Each image should be skipped while the records are restated word for word.

--- START ---

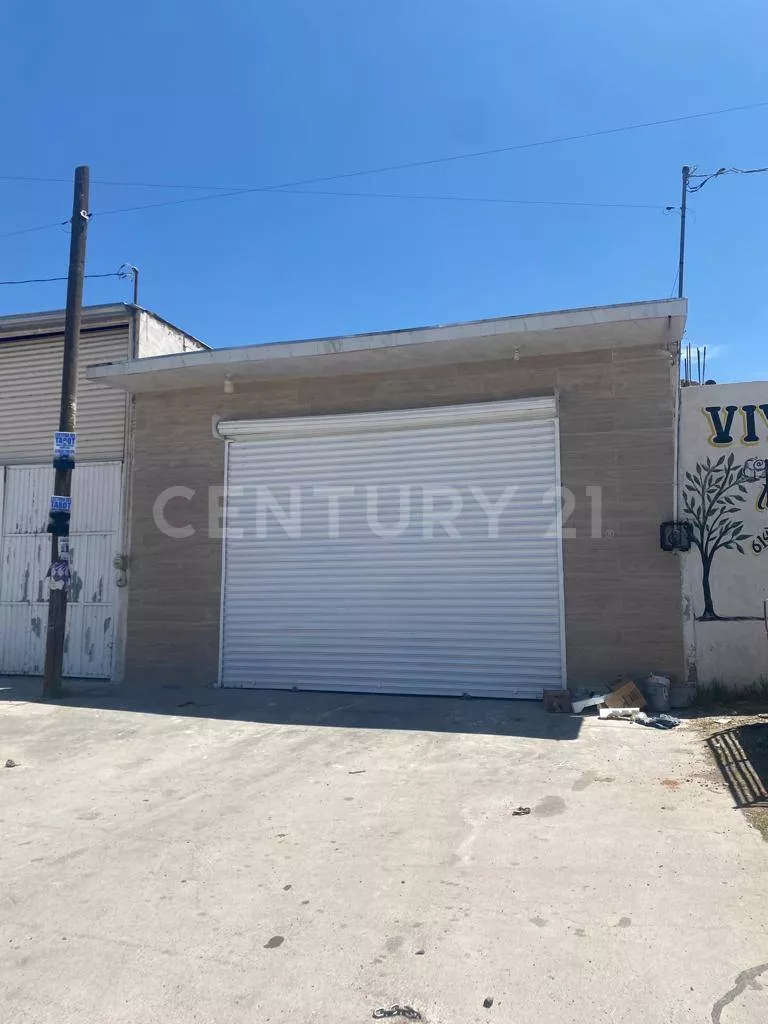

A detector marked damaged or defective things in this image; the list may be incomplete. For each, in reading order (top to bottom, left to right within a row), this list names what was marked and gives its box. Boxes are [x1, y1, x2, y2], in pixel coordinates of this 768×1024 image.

rusty metal door [0, 466, 121, 679]
cracked concrete pavement [1, 679, 768, 1024]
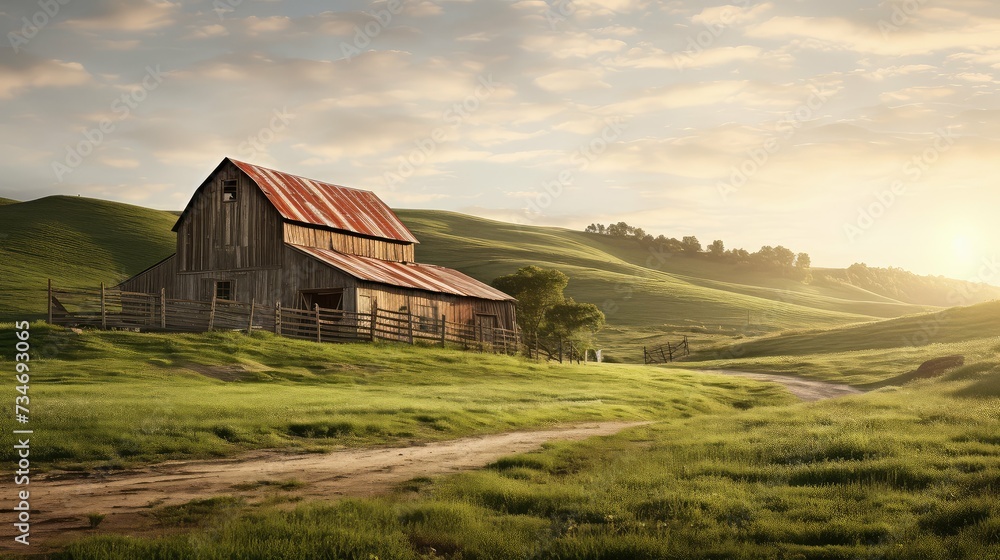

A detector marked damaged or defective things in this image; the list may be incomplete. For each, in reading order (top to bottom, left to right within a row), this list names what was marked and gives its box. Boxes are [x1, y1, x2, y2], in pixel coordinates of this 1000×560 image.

rusty corrugated roof [228, 159, 418, 244]
rusty corrugated roof [292, 243, 516, 300]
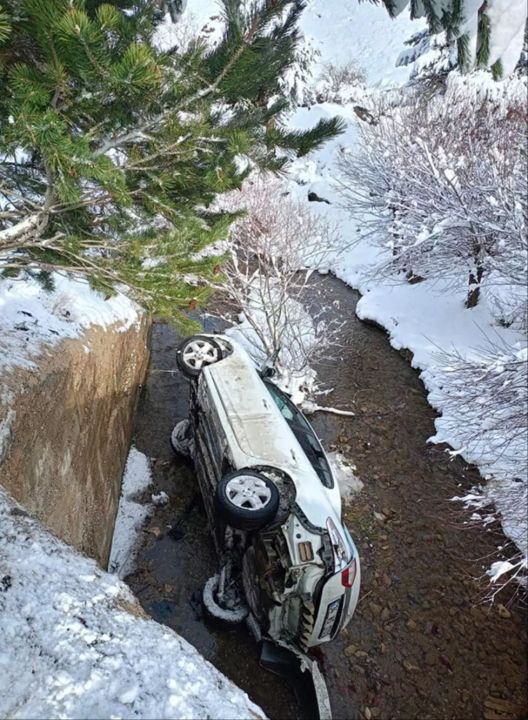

--- END ---

• COMPLETED TASK
A detector marked damaged or defective things in this image; the list may be incomplete. For each, in reading order (top to bottom, left to right within a row), this list names what was marked and gives its box. Boxes are [x1, y1, x2, y2], in pixel coordinates of this 768×1024 image.

rusty metal door [0, 466, 121, 679]
cracked concrete pavement [1, 679, 768, 1024]

A detector marked damaged or defective things in this image; the list may be incomplete. For each, in reading order (top to bottom, left to right within a row), this list names what was marked and gives its box. Boxes are [x1, y1, x2, y2], in pixel coordinates of this 1000×560 image.

rusty corrugated roof [228, 159, 418, 244]
rusty corrugated roof [292, 243, 516, 300]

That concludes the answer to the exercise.